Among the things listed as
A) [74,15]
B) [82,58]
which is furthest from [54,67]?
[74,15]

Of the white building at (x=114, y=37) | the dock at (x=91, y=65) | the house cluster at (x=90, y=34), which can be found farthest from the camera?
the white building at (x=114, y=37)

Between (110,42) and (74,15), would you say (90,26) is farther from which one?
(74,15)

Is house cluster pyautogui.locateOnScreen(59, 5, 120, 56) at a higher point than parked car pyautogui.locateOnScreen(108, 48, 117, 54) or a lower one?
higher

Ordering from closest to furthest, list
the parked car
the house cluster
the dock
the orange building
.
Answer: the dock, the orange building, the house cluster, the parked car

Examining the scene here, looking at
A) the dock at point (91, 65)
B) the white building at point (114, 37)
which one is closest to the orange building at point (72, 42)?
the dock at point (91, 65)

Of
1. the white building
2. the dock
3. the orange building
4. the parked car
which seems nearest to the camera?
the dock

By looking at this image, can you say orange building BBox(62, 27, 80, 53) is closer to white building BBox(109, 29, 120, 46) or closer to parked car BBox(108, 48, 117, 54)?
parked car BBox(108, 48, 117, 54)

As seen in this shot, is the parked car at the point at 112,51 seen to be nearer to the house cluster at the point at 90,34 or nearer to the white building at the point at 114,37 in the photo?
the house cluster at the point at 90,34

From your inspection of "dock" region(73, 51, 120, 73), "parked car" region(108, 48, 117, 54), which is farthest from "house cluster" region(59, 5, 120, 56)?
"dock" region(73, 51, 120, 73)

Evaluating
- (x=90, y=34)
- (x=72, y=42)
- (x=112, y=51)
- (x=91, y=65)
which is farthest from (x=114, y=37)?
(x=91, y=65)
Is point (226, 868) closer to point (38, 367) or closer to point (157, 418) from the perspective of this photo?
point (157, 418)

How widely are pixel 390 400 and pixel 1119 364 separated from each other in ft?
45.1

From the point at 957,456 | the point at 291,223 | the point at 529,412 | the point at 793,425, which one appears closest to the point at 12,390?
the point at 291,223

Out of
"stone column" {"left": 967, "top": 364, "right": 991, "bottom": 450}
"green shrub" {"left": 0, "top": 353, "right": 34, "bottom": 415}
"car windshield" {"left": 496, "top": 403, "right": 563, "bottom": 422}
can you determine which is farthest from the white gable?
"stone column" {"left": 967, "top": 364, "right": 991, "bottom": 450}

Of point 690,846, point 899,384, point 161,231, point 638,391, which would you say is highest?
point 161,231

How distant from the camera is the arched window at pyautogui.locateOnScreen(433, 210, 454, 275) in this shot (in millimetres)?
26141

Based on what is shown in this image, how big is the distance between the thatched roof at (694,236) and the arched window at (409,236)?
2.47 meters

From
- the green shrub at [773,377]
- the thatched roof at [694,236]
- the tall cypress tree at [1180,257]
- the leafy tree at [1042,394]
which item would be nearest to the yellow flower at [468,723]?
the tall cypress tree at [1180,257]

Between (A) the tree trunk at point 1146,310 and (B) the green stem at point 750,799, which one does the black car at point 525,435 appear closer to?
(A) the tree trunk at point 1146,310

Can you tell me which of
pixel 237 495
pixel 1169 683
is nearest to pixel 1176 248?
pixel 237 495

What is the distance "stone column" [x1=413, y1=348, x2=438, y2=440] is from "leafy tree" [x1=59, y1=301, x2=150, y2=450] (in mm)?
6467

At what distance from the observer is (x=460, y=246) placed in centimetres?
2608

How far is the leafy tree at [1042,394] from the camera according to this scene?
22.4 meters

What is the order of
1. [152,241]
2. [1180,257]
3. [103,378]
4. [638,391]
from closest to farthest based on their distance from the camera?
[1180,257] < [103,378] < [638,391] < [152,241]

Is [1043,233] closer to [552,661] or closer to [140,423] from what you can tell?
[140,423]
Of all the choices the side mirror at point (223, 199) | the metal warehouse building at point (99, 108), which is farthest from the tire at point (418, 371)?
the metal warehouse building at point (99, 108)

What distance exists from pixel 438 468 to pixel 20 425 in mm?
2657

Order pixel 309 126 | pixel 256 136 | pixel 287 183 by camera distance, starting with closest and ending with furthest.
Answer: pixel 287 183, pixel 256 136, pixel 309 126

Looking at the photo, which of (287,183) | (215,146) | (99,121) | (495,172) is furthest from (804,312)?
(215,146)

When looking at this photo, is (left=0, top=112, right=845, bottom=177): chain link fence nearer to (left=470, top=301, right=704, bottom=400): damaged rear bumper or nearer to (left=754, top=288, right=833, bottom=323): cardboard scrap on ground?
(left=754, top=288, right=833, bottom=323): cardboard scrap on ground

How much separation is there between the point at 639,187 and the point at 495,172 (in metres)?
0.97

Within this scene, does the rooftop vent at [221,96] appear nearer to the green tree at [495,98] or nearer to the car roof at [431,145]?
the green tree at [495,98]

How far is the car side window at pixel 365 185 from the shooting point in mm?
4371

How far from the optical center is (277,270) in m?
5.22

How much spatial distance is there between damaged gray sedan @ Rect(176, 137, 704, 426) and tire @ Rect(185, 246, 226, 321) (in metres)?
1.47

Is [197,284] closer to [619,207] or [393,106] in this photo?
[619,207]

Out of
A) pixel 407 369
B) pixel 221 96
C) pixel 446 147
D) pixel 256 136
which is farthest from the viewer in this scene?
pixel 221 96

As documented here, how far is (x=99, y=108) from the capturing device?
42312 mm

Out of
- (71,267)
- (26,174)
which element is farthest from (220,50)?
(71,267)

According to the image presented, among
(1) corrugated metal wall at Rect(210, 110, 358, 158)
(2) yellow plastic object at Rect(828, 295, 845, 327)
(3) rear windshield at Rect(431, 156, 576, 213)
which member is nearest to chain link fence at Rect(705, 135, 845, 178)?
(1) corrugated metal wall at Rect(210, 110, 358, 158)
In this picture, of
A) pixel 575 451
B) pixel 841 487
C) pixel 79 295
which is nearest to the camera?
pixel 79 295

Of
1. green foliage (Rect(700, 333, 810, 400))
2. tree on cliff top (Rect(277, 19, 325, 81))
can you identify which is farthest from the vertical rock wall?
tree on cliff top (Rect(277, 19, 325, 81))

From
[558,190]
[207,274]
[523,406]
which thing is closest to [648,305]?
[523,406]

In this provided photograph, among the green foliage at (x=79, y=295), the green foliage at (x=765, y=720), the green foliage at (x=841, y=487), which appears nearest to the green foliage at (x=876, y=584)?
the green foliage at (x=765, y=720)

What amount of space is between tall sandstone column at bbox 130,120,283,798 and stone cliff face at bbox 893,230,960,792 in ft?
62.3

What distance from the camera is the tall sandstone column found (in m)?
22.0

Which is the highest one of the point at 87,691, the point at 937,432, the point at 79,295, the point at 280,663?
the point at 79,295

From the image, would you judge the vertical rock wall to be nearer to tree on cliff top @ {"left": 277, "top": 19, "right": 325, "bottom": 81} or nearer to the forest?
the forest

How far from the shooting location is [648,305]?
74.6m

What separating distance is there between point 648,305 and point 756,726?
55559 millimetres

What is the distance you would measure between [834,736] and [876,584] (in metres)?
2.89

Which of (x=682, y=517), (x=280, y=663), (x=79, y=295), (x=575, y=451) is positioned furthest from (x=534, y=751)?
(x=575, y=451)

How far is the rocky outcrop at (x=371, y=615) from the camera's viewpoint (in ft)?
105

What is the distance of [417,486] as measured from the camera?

================================

WHAT THIS TASK INVOLVES: Copy out the material above word for word, from its first line to its last.

WRITTEN ANSWER:
Among the things listed as
A) [74,15]
B) [82,58]
which is furthest from [54,67]?
[74,15]

Of the white building at (x=114, y=37) | the dock at (x=91, y=65) | the house cluster at (x=90, y=34), which can be found farthest from the camera?
the white building at (x=114, y=37)

Between (110,42) and (74,15), would you say (90,26) is farther from which one?
(74,15)

Is house cluster pyautogui.locateOnScreen(59, 5, 120, 56) at a higher point than parked car pyautogui.locateOnScreen(108, 48, 117, 54) or a lower one?
higher

Ordering from closest to furthest, list
the parked car
the house cluster
the dock
the orange building
.
Answer: the dock, the orange building, the house cluster, the parked car

Examining the scene here, looking at
A) the dock at point (91, 65)
B) the white building at point (114, 37)
which one is closest to the orange building at point (72, 42)?
the dock at point (91, 65)

Of
1. the white building
2. the dock
3. the orange building
4. the parked car
which seems nearest to the camera?
the dock

By looking at this image, can you say orange building BBox(62, 27, 80, 53) is closer to white building BBox(109, 29, 120, 46) or closer to parked car BBox(108, 48, 117, 54)?
parked car BBox(108, 48, 117, 54)

As seen in this shot, is the parked car at the point at 112,51 seen to be nearer to the house cluster at the point at 90,34 or nearer to the white building at the point at 114,37 in the photo?
the house cluster at the point at 90,34

From your inspection of "dock" region(73, 51, 120, 73), "parked car" region(108, 48, 117, 54), which is farthest from "house cluster" region(59, 5, 120, 56)?
"dock" region(73, 51, 120, 73)

Evaluating
- (x=90, y=34)
- (x=72, y=42)
- (x=112, y=51)
- (x=91, y=65)
which is farthest from (x=114, y=37)?
(x=91, y=65)
Is point (226, 868) closer to point (38, 367) or closer to point (157, 418) from the perspective of this photo?
point (157, 418)

How widely are pixel 390 400 and pixel 1119 364 separated from each other in ft?
45.1

From the point at 957,456 | the point at 291,223 | the point at 529,412 | the point at 793,425, which one appears closest to the point at 12,390?
the point at 291,223

Out of
"stone column" {"left": 967, "top": 364, "right": 991, "bottom": 450}
"green shrub" {"left": 0, "top": 353, "right": 34, "bottom": 415}
"car windshield" {"left": 496, "top": 403, "right": 563, "bottom": 422}
can you determine which is farthest from the white gable?
"stone column" {"left": 967, "top": 364, "right": 991, "bottom": 450}

Of point 690,846, point 899,384, point 161,231, point 638,391, which would you say is highest?
point 161,231

How distant from the camera is the arched window at pyautogui.locateOnScreen(433, 210, 454, 275) in this shot (in millimetres)?
26141

Based on what is shown in this image, how big is the distance between the thatched roof at (694,236) and the arched window at (409,236)?
2.47 meters

From
- the green shrub at [773,377]
- the thatched roof at [694,236]
- the tall cypress tree at [1180,257]
- the leafy tree at [1042,394]
which item would be nearest to the yellow flower at [468,723]?
the tall cypress tree at [1180,257]

Between (A) the tree trunk at point 1146,310 and (B) the green stem at point 750,799, which one does the black car at point 525,435 appear closer to?
(A) the tree trunk at point 1146,310

Can you tell me which of
pixel 237 495
pixel 1169 683
is nearest to pixel 1176 248?
pixel 237 495

What is the distance "stone column" [x1=413, y1=348, x2=438, y2=440] is from "leafy tree" [x1=59, y1=301, x2=150, y2=450] (in mm)?
6467

At what distance from the observer is (x=460, y=246) placed in centimetres?
2608

How far is the leafy tree at [1042,394] from the camera according to this scene?
22.4 meters

What is the order of
1. [152,241]
2. [1180,257]
3. [103,378]
4. [638,391]
from closest to farthest based on their distance from the camera?
[1180,257] < [103,378] < [638,391] < [152,241]

Is [1043,233] closer to [552,661] or closer to [140,423] from what you can tell?
[140,423]
Of all the choices the side mirror at point (223, 199) | the metal warehouse building at point (99, 108), which is farthest from the tire at point (418, 371)?
the metal warehouse building at point (99, 108)

What distance exists from pixel 438 468 to pixel 20 425 in mm?
2657

Order pixel 309 126 | pixel 256 136 | pixel 287 183 by camera distance, starting with closest and ending with furthest.
Answer: pixel 287 183, pixel 256 136, pixel 309 126

Looking at the photo, which of (287,183) | (215,146) | (99,121) | (495,172) is furthest from (804,312)?
(215,146)

When looking at this photo, is (left=0, top=112, right=845, bottom=177): chain link fence nearer to (left=470, top=301, right=704, bottom=400): damaged rear bumper or nearer to (left=754, top=288, right=833, bottom=323): cardboard scrap on ground?
(left=754, top=288, right=833, bottom=323): cardboard scrap on ground

How much separation is there between the point at 639,187 and the point at 495,172 (in metres)?
0.97

Within this scene, does the rooftop vent at [221,96] appear nearer to the green tree at [495,98] or nearer to the car roof at [431,145]?
the green tree at [495,98]

How far is the car side window at pixel 365 185 from the shooting point in mm?
4371

How far from the optical center is (277,270) in m?
5.22

How much spatial distance is there between damaged gray sedan @ Rect(176, 137, 704, 426) and tire @ Rect(185, 246, 226, 321) (in metres)?
1.47

Is [197,284] closer to [619,207] or [393,106] in this photo?
[619,207]

Out of
A) pixel 407 369
B) pixel 221 96
C) pixel 446 147
D) pixel 256 136
which is farthest from the viewer in this scene?
pixel 221 96

As documented here, how far is (x=99, y=108) from the capturing device?
42312 mm

Out of
- (71,267)
- (26,174)
which element is farthest from (220,50)?
(71,267)

According to the image presented, among
(1) corrugated metal wall at Rect(210, 110, 358, 158)
(2) yellow plastic object at Rect(828, 295, 845, 327)
(3) rear windshield at Rect(431, 156, 576, 213)
which member is nearest to chain link fence at Rect(705, 135, 845, 178)?
(1) corrugated metal wall at Rect(210, 110, 358, 158)
In this picture, of
A) pixel 575 451
B) pixel 841 487
C) pixel 79 295
which is nearest to the camera?
pixel 79 295

Of
1. green foliage (Rect(700, 333, 810, 400))
2. tree on cliff top (Rect(277, 19, 325, 81))
can you identify which is farthest from the vertical rock wall?
tree on cliff top (Rect(277, 19, 325, 81))

From
[558,190]
[207,274]
[523,406]
which thing is closest to [648,305]?
[523,406]

In this provided photograph, among the green foliage at (x=79, y=295), the green foliage at (x=765, y=720), the green foliage at (x=841, y=487), which appears nearest to the green foliage at (x=876, y=584)?
the green foliage at (x=765, y=720)

What amount of space is between tall sandstone column at bbox 130,120,283,798 and stone cliff face at bbox 893,230,960,792 in ft?
62.3

What distance from the camera is the tall sandstone column found (in m)?
22.0

Which is the highest one of the point at 87,691, the point at 937,432, the point at 79,295, the point at 280,663?
the point at 79,295

From the image, would you judge the vertical rock wall to be nearer to tree on cliff top @ {"left": 277, "top": 19, "right": 325, "bottom": 81} or nearer to the forest?
the forest

How far from the shooting location is [648,305]?
74.6m

What separating distance is there between point 648,305 and point 756,726?
55559 millimetres

What is the distance you would measure between [834,736] and [876,584] (in metres)?
2.89

Which of (x=682, y=517), (x=280, y=663), (x=79, y=295), (x=575, y=451) is positioned furthest from (x=534, y=751)?
(x=575, y=451)

How far is the rocky outcrop at (x=371, y=615) from the camera's viewpoint (in ft)?
105

What is the distance of [417,486] as measured from the camera?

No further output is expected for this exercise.